Mack Williams: Death of my idol

Published 10:28 am Friday, July 17, 2015

This title has nothing to do with the Old Testament or the First Commandment, but instead someone I looked up to all my life. I never met him, but was a lifelong fan of his movies. Not being perfect, sometimes his “issues” were highlighted in the newspapers and tabloids, like that time he head-butted a Parisian policeman at a gambling casino, or slapped a woman in Cairo who broke in line to be photographed with him. (She did break in line!)

Despite such minor failings, to me, he epitomized “class” and “cool.”

On Friday afternoon, July 10, at 12:06 p.m., I received a text from my son Jeremy, stating: “Omar Sharif died today, a heart attack while in Cairo, he was 83.”

Friend Sonya Wolen shared the death notice to my Facebook page, with the preface: “Some very sad news, Mack!”

At 4:10 p.m., Friday, I received over-the-phone condolences from my daughter Rachel concerning the same subject.

I first “met” Omar Sharif on the screen of Salisbury’s Capitol Theater in “Doctor Zhivago.” I noticed that the child actor portraying Yuri Zhivago as a child looked just like me when I was that age. My brother Joe’s statement, “That kid looks just like Mack at that age,” coupled with the fact that the child actor was Omar Sharif’s son probably aided in setting the course for my teenage-boy, young-adult, old man “man-crush” adulation of Omar Sharif.

Sometimes the desire to look like someone else can influence our self-perception.

Exiting a movie theater, I always feel a little misplaced, but “Doctor Zhivago” was so engrossing that when I exited the Capitol in 1967, I felt like wearing snowshoes.

In 1969, I purchased a Russian-style hat and long coat at Zimmerman’s before heading off to Appalachian, simply because such fashion was “Zhivago-esque” (and warm).

A good portion of Boone’s weather was “Zhivago weather,” and sometimes on long wintertime treks to class (though not as long as Zhivago’s trek back to Yuriatin), my mustache grew a small icicle or two, just like Omar’s.

At Boone’s Appalachian Theater, the heat went out while my future wife, Diane, friends, and I were watching “Doctor Zhivago,” leading to our experiencing “sensurrcold.”

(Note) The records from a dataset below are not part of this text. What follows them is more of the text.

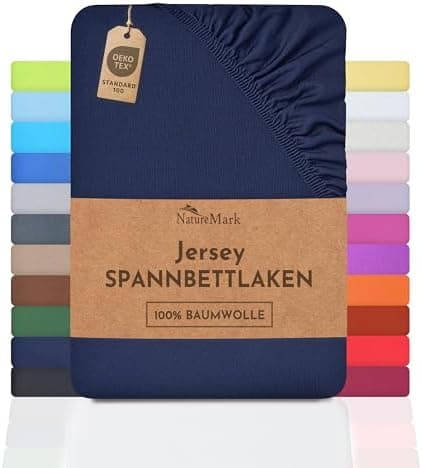 NatureMark Jersey-Spannbettlaken – 100% Baumwolle, 120 x 200 cm (Schoko Braun)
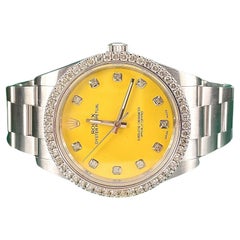 Rolex Men's Oyster Perpetual YELLOW 39mm ICED 2ct Genuine Diamonds Ref: 114300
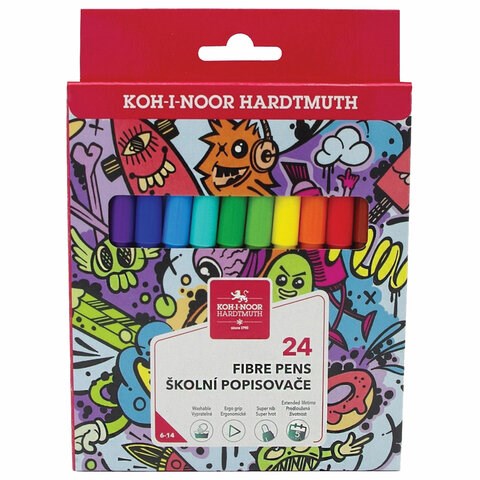 Фломастеры KOH-I-NOOR "TEENAGE" 1002, 24 цвета, смываемые, картонная упаковка, европодвес, 771002BD23KS 152614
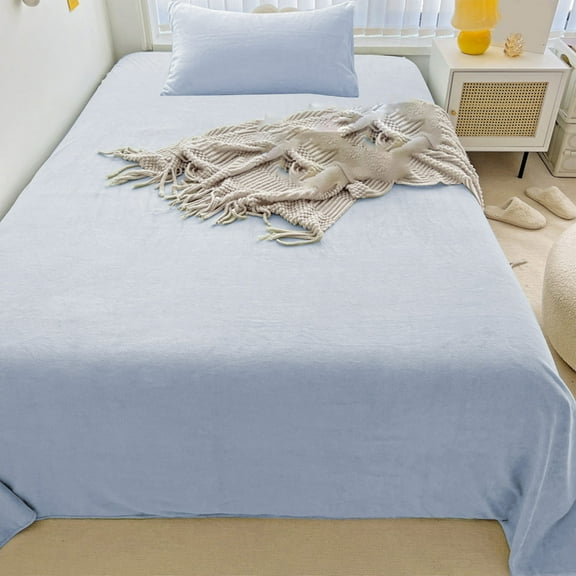 PEONAVET Flannel Sheets Set, Velvet Plush Sheets Queen Size Winter Deep Warm Pocket Fleece Sheets for Cold Season Cozy Bedding Set, Matching Pillow Case, 91×63 Inch（Sky Blue）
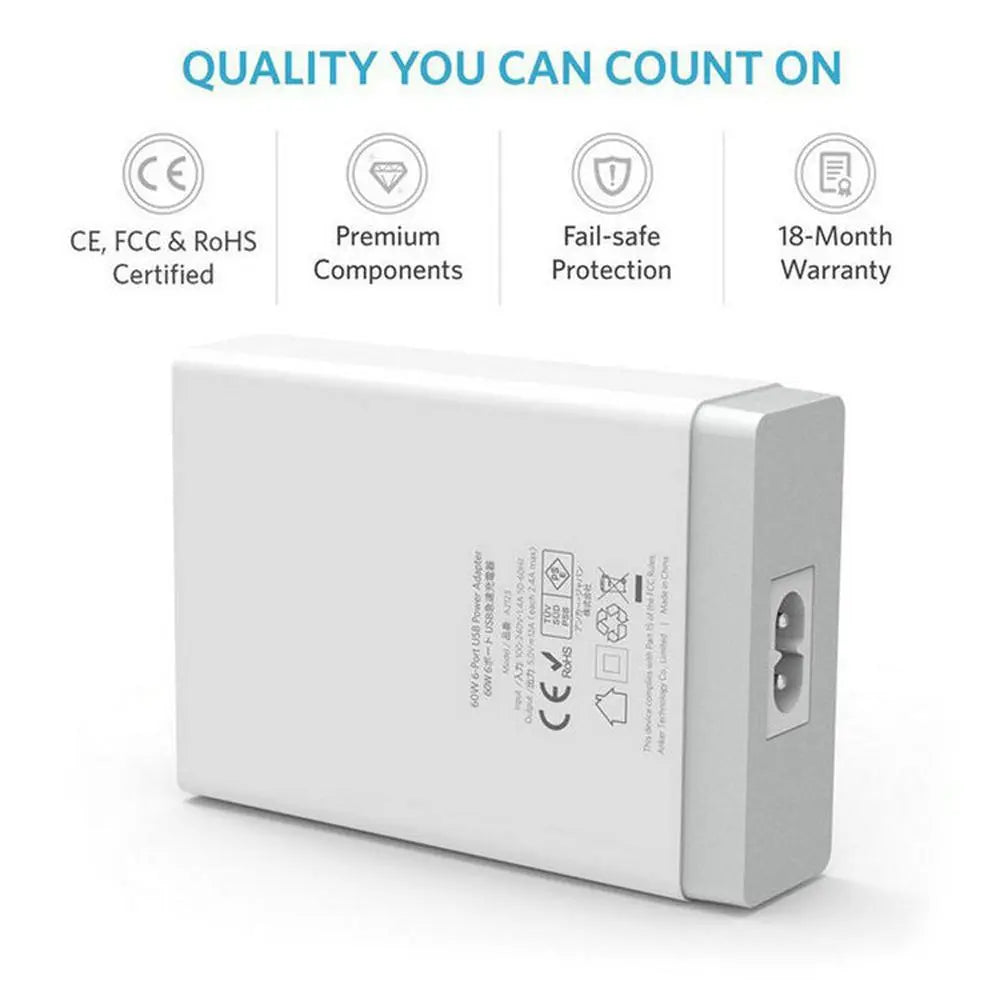 Fast Charger ower 50W 6-Port 1.6m USB Desktop Charging Station SP - GLR SHOPPING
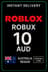 บัตรเกม Roblox มูลค่า 10 ดอลลาร์ออสเตรเลีย (AU)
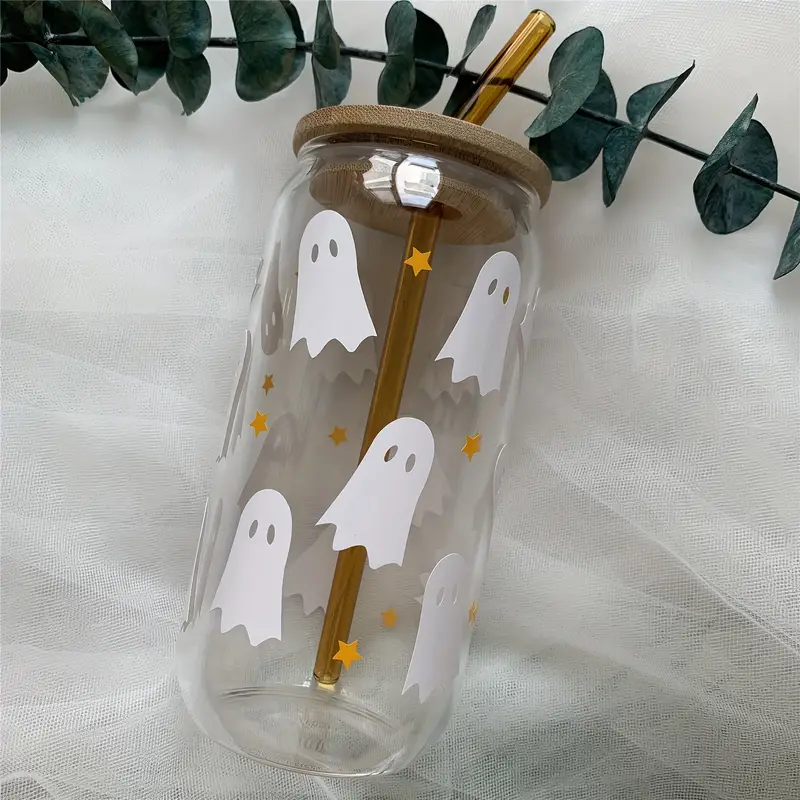 Hallooween Ghoost Libbey Glass Cup With Bamboo Lid - Temu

Before going to a college party, I would sometimes check my “Omar Sharif stare” in the mirror. Unfortunately, the late Dean Lingle was right when he told me at East Rowan that my voice reminded him of the voice of Peter Lorre. (With that voice, an accompanying stare has quite different connotations.)

The last movie I saw at the Capitol Theater was “Doctor Zhivago,” one weekend in the 1970s when my late wife and I visited my late mother. To the “lateness” of Capitol Theater, mother, and wife is now added the “lateness” of “Doctor Zhivago’s” main star.

At one time in the past, I even daydreamed that if I ever met Omar Sharif, he might think I was his illegitimate offspring. (But that sort of thing might backfire; and he might have quickly headed in the opposite direction, because the illegitimate children of famous people usually want money.)

At an East Rowan class of 1969 reunion, one friend said: “You really did like Omar Sharif!”

It’s sad thinking of him being gone. I hope someone placed a handful of daffodils on his grave as was done on the grave of Yuri Zhivago. (Whenever my time comes, hopefully someone will do likewise for me.)

About 10 or so years ago, here in Danville, Virginia, a man with the surname Moore passed on. In the same edition of the local paper where his obituary was printed, was an article about the actor Roger Moore. The article about the famous actor was pictureless, but to the obituary of the man with that same surname, the picture of the famous actor was affixed.

Hopefully, my time is a long way off, but when my “notice” is published, perhaps there will also be an equal story in that same edition in which someone’s memories of Omar Sharif from twenty years or so in the past are recalled.

Despite my last name not being Sharif, maybe a similar mix-up in pictures will occur, with Omar’s picture being atop my obituary, and my picture being atop a story about memories of him.

In that case, my obituary would be really cool, and come to think of it, the other article would be too!